Text provided ::
↓

The Bold and the Beautiful is an American television soap opera. It was first broadcast on March 23, 1987, and airs on CBS. The following is a list of characters that first appeared or will appear in the soap in 2014, by order of first appearance. All characters are introduced by the series' executive producer and head writer Bradley Bell.

Ivy Forrester

Ivy Forrester, portrayed by Ashleigh Brewer, made her first appearance on July 10, 2014. In May 2014, it was announced that Australian actress Brewer had joined the cast of The Bold and the Beautiful in the role of Ivy Forrester. She began filming for the series on May 24, 2014, and initially signed a three-year contract with the show. Brewer told a writer for Soap Opera Digest that during her first meeting she had a successful chemistry read with Wyatt Spencer (Darin Brooks) and the producers decided to create a character with her. Brewer explained that Ivy was originally going to be American, before being changed to Australian and then English. After the producers had another think about it, they decided that she should be Australian. In January 2018, Brewer announced her departure from the role of Ivy; she cited her decision to focus on her acting career as her reason for leaving.

↑

Directive 1 ::
According to the text about The Bold and the Beautiful's 2014 characters, on what date did Ivy Forrester first appear?
Directive 2 ::
Repeat the passage of the text about The Bold and the Beautiful's 2014 characters from "The Bold and the Beautiful is" up to and including "writer Bradley Bell.".
Directive 3 ::
Write what comes next in the text about The Bold and the Beautiful's 2014 characters, starting after its final sentence.

Supplied entries ::
↓

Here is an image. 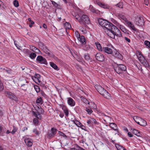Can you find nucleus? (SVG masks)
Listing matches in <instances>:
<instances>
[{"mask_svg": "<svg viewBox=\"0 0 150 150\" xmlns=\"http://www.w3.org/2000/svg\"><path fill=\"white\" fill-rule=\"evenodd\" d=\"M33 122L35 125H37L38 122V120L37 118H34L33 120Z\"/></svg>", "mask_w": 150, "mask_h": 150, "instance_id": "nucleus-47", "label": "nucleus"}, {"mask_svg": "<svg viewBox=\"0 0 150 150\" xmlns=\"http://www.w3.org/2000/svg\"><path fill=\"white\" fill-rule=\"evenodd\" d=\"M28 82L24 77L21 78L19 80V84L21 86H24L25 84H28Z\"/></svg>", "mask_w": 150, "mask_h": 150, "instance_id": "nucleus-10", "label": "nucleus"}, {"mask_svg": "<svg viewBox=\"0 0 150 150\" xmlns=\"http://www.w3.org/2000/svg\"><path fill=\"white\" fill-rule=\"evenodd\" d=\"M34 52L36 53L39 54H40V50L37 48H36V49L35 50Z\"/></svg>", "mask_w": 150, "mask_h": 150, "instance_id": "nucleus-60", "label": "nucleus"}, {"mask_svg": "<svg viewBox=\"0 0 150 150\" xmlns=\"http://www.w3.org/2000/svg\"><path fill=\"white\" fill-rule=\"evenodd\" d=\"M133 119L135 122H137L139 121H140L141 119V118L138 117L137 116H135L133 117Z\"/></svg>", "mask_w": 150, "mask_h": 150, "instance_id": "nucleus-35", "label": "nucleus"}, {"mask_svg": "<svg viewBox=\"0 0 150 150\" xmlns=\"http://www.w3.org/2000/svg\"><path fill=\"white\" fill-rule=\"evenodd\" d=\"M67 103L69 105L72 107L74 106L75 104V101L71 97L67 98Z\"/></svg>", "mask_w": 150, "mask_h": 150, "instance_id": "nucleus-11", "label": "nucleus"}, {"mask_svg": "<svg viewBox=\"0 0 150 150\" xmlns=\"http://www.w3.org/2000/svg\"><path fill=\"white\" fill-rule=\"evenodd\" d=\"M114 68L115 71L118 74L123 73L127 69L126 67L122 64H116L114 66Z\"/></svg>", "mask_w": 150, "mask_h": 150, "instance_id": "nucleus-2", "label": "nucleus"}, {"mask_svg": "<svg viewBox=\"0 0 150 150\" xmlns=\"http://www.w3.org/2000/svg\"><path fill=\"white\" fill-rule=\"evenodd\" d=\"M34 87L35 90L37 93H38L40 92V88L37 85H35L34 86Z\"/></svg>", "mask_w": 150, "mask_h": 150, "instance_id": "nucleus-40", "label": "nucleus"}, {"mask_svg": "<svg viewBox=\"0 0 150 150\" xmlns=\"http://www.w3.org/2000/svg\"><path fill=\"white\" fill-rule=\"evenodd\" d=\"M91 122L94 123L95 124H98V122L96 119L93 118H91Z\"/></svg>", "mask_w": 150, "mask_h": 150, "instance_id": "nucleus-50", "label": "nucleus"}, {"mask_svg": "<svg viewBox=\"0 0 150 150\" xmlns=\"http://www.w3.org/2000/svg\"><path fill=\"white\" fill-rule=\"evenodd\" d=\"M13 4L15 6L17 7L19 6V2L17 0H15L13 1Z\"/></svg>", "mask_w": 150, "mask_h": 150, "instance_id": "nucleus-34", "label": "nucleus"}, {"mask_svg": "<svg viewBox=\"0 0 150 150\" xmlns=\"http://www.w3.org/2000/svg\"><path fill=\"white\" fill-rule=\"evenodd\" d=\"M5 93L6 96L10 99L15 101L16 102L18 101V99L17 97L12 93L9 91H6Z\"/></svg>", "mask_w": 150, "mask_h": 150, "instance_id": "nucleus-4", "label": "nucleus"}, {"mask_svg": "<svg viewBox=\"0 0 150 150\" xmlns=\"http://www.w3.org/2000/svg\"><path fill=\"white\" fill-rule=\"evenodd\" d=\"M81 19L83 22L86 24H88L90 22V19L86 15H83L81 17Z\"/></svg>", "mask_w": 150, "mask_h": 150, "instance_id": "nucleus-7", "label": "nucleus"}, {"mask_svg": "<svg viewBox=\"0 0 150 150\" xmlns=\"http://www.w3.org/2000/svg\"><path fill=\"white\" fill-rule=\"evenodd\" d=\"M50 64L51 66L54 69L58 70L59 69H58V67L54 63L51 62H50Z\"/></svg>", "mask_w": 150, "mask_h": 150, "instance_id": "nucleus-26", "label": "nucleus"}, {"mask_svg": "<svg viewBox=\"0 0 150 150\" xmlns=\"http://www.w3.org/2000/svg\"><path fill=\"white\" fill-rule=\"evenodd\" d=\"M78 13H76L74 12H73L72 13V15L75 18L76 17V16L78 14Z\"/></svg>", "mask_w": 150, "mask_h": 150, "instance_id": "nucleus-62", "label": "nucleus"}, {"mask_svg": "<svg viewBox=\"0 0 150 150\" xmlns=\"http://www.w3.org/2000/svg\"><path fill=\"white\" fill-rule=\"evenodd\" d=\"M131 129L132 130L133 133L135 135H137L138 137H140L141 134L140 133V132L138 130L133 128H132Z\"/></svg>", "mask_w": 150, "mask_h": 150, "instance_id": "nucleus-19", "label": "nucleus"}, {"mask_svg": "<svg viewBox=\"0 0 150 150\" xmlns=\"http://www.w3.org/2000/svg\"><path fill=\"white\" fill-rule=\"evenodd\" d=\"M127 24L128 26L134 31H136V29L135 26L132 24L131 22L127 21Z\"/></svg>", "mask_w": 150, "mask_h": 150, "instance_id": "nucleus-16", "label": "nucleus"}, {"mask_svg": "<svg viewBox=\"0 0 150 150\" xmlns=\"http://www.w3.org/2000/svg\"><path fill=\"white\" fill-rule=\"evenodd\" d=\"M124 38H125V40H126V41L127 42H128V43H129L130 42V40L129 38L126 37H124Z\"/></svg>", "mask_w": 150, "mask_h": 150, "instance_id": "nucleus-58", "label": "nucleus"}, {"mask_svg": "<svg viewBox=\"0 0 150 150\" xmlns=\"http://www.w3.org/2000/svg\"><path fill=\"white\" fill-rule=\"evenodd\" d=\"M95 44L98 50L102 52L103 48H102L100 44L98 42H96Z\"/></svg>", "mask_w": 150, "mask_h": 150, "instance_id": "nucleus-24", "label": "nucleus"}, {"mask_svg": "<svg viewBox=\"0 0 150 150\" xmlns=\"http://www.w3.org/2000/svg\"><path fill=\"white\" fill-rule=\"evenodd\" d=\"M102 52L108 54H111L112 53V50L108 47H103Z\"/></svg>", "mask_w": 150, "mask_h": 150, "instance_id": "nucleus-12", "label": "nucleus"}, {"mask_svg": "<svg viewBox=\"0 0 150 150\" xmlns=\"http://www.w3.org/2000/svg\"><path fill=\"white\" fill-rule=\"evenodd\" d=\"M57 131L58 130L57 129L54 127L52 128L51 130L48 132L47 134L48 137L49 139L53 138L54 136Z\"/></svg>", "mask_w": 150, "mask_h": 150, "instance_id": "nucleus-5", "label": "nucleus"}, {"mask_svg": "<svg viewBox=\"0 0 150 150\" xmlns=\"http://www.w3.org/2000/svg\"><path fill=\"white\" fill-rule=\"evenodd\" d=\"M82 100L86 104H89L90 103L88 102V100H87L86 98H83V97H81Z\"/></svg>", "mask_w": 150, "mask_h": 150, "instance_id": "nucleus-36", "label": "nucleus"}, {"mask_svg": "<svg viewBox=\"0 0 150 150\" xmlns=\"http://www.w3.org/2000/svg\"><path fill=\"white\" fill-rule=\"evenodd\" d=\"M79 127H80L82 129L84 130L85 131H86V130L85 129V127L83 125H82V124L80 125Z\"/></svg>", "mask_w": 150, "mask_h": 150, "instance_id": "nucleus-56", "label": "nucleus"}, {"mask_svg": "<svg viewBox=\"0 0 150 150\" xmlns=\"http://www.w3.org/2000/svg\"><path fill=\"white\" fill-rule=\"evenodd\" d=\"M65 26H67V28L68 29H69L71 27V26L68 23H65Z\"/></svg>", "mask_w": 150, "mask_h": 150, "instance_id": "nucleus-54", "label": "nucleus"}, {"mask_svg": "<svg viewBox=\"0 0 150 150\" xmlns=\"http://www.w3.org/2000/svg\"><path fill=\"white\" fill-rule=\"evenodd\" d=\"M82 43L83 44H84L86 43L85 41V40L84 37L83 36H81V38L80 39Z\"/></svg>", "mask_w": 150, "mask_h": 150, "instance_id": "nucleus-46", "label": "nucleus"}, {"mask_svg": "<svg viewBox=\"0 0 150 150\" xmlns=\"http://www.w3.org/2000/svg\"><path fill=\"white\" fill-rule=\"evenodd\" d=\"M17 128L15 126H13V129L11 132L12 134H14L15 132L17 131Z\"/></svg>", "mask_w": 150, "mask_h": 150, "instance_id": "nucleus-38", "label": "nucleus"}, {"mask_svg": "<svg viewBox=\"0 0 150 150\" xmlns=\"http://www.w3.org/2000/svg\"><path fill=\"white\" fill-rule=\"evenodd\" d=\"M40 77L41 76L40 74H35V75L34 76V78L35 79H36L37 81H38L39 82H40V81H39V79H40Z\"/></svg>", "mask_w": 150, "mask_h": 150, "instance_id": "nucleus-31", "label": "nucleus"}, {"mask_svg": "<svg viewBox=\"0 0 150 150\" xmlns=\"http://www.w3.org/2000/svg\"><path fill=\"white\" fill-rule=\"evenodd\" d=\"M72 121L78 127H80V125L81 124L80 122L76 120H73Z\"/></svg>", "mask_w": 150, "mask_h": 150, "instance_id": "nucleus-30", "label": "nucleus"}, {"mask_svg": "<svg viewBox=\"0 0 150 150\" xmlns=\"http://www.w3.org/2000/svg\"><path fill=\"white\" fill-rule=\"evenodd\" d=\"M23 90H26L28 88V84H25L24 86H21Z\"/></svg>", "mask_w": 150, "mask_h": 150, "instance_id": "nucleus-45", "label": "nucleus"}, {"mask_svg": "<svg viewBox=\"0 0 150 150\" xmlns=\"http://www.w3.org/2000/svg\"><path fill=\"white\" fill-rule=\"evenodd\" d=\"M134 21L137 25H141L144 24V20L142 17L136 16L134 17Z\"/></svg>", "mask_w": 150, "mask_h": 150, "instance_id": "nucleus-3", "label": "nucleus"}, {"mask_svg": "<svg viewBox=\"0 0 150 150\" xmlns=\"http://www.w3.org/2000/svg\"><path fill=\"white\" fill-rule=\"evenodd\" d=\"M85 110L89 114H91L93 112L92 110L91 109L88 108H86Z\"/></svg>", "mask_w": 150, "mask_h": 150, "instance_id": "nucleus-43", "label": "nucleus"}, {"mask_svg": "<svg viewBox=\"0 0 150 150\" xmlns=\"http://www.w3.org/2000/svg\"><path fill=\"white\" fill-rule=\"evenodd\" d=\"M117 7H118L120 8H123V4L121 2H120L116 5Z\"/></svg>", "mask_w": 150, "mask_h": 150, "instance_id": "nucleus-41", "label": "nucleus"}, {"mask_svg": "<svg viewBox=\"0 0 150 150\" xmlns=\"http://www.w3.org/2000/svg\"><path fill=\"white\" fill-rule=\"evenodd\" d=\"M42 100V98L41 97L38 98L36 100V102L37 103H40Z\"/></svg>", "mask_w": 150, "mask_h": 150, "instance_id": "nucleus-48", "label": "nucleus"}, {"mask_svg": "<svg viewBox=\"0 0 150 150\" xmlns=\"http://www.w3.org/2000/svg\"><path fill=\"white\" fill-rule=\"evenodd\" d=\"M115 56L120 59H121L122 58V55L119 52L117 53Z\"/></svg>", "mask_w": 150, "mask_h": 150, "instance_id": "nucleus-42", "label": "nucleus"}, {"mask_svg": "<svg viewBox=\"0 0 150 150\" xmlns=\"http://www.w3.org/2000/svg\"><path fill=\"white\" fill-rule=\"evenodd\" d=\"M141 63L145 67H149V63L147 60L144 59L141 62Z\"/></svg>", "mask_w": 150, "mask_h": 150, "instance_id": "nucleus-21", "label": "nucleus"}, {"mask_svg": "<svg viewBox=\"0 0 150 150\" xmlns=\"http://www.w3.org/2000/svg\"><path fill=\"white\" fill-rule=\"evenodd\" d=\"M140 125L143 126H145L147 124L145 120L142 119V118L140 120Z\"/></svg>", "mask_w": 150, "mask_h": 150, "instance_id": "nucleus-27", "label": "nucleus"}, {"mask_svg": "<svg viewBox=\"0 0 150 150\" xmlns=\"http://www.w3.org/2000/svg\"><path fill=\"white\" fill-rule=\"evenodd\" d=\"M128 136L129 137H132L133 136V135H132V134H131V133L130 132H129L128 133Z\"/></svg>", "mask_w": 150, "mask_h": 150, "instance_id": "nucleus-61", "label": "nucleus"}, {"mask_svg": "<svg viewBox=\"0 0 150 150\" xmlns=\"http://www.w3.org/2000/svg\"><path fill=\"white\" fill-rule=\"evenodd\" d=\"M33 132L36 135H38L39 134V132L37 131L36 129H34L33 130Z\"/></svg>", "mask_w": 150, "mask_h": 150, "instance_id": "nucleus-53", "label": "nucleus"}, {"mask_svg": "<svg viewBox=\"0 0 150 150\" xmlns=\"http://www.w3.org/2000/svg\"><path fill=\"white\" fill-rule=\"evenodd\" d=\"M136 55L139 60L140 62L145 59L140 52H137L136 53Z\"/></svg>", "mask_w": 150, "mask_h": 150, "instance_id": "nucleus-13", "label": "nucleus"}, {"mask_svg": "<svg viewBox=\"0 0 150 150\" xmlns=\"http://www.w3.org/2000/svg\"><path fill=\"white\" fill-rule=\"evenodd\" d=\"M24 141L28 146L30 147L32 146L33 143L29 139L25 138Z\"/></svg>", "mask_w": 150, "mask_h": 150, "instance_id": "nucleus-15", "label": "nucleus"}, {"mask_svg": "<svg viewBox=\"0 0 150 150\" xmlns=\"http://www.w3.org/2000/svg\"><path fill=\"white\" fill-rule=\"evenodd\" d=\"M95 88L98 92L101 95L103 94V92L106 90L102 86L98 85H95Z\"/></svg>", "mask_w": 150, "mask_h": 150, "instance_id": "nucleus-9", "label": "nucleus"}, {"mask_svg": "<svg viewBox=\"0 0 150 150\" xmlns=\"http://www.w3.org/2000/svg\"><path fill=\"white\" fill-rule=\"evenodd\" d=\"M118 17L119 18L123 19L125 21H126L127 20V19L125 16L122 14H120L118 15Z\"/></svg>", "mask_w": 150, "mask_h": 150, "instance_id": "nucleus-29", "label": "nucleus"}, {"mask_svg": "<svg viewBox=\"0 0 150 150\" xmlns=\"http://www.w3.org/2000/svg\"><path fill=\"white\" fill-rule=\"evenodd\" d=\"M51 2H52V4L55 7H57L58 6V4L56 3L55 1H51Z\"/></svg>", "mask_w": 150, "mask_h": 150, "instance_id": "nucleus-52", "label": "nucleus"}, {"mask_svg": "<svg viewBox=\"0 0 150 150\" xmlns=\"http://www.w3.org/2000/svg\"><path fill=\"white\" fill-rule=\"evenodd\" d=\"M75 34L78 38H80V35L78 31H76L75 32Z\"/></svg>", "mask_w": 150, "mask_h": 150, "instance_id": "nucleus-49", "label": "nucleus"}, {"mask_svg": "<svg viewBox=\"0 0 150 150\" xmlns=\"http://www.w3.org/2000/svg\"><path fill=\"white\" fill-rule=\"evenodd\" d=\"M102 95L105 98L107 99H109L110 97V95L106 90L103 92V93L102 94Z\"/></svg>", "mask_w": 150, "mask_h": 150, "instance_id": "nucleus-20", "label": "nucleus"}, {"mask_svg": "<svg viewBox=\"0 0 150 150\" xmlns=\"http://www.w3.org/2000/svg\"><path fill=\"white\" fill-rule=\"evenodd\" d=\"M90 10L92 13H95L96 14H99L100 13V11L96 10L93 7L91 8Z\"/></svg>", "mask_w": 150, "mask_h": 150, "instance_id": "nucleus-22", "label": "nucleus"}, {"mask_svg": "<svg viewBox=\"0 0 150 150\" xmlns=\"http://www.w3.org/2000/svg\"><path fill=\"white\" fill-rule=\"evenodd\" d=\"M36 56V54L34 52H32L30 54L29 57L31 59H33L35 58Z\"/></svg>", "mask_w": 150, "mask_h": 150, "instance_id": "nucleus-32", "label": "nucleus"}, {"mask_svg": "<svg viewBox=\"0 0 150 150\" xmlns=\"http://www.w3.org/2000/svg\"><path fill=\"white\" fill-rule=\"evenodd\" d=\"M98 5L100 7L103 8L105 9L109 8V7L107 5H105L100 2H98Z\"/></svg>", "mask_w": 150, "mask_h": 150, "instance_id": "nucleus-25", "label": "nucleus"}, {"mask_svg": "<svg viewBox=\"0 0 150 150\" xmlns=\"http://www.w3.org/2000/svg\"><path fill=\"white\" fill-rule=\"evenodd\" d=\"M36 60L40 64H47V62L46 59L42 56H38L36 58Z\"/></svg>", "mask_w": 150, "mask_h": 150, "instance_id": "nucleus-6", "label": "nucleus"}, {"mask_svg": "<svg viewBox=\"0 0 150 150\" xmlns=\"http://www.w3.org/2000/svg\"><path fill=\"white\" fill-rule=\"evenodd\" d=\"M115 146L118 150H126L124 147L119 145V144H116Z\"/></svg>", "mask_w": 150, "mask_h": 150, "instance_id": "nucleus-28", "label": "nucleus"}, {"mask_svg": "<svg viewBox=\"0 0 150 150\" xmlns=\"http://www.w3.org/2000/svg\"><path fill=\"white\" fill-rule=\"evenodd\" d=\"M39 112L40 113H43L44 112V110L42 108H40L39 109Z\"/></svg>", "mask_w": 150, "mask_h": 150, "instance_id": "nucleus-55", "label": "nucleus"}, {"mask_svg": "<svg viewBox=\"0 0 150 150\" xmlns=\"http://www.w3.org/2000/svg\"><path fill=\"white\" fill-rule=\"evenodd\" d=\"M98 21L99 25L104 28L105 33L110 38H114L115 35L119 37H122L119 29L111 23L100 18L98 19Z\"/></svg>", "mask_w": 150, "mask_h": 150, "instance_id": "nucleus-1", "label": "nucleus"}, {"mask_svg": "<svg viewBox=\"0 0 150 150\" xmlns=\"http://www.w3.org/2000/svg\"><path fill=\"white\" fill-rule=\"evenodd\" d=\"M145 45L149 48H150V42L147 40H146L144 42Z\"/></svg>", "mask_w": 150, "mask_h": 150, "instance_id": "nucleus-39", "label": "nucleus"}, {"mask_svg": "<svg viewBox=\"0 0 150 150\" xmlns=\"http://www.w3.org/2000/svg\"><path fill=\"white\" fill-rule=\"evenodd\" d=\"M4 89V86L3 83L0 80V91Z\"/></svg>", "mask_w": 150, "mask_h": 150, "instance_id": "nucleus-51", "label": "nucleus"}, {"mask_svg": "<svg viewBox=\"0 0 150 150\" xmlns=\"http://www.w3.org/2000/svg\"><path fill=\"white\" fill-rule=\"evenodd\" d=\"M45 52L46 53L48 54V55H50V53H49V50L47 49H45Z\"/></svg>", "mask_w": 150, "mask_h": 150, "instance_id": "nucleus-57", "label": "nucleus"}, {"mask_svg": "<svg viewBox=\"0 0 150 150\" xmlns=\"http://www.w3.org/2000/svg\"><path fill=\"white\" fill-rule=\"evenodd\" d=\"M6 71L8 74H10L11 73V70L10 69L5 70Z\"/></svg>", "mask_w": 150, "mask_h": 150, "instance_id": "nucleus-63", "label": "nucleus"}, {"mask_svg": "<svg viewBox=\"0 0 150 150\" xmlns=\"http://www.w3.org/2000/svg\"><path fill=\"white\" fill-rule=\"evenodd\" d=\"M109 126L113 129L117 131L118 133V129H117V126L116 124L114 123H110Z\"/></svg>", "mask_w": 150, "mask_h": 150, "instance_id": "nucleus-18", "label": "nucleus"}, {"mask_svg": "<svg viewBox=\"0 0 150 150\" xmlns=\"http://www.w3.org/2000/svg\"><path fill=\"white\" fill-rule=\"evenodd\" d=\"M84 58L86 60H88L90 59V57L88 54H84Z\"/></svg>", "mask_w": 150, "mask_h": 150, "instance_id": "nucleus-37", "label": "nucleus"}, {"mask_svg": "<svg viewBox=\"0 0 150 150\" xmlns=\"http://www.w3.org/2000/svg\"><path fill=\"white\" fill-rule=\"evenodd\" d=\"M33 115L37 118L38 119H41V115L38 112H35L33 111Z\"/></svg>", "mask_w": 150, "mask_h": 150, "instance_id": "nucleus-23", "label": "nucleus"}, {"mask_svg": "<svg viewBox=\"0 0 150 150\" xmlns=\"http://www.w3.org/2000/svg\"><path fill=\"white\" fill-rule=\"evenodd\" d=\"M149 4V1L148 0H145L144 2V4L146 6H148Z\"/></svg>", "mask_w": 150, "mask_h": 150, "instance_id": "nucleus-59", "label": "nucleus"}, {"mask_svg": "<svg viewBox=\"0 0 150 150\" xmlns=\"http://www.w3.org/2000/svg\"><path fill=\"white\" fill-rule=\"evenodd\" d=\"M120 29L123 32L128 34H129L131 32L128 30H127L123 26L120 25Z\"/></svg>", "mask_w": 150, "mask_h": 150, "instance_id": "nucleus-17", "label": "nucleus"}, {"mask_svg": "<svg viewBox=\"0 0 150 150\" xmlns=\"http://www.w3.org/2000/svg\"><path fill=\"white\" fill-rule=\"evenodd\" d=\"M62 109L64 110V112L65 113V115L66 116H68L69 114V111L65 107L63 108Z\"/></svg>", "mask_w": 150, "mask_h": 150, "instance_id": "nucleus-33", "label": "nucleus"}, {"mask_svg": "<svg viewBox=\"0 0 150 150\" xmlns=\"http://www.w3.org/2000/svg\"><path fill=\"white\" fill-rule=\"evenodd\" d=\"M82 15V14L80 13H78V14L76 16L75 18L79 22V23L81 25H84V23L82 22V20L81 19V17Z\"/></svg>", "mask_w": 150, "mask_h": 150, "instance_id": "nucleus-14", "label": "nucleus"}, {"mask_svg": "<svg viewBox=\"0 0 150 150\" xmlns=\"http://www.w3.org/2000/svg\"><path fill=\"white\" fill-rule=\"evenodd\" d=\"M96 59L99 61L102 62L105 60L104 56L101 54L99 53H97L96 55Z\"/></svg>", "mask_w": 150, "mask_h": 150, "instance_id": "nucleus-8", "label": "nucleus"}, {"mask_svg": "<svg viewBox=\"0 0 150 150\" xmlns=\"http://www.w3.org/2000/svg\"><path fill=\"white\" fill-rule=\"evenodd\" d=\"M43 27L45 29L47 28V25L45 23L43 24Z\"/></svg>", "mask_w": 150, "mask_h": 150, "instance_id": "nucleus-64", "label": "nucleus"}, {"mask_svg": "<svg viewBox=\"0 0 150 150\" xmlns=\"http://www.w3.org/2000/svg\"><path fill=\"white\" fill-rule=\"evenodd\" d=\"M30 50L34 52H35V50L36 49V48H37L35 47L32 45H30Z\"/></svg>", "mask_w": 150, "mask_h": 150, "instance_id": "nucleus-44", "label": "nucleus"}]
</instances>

↑

Exercise output 1 ::
July 10, 2014

Exercise output 2 ::
The Bold and the Beautiful is an American television soap opera. It was first broadcast on March 23, 1987, and airs on CBS. The following is a list of characters that first appeared or will appear in the soap in 2014, by order of first appearance. All characters are introduced by the series' executive producer and head writer Bradley Bell.

Exercise output 3 ::
Ivy is Eric Forrester's (John McCook) niece and the younger daughter of John Forrester and his second wife, Claire Forrester. She is the half-sister of Jessica Forrester through John's first marriage to Maggie Forrester. She arrives in Los Angeles, after she is brought in to work for the new jewelry design collection, Hope for the Future (HFTF) by Eric and Rick Forrester (Jacob Young) replacing Quinn Fuller (Rena Sofer).

After Liam Spencer's failed relationship with Hope Logan, Ivy and Liam began a relationship, though have to deal with the brief return of Liam's ex-wife Steffy Forrester. Steffy's actress, Jacqueline MacInnes Wood, noted that "in Steffy's mind, Ivy is just some new woman in town and Liam is fair game. He and Ivy have no history". Liam breaks up with Ivy at her cousin Alexandria Forrester's funeral to pursue a future with Steffy. Ivy then dates Liam's brother Wyatt Spencer. Ivy and Wyatt get more serious despite her attraction to and interference by Steffy's brother Thomas Forrester. Ivy accepts Wyatt's marriage proposal but privately tells Liam that she is still in love with him, which is overheard by Wyatt's mother Quinn. Quinn tells Wyatt his fiancée really wants Liam and after initially denying it Ivy and Liam both admit the Ivy's lingering feelings for Liam.

John Forrester

John Forrester, played by comedian Fred Willard, made his first screen appearance on October 2, 2014. John had previously been mentioned on-screen by other characters, but never seen. Willard's casting was announced on August 25, 2014, and he began filming on August 27. He will appear in four episodes. John is the older brother of Eric Forrester (John McCook) and the father of newcomer Ivy Forrester (Ashleigh Brewer). John came to visit Ivy and Eric, while he was in the United States. Michael Logan from TV Guide reported that John is "a traveling salesman-inventor and quite the party boy".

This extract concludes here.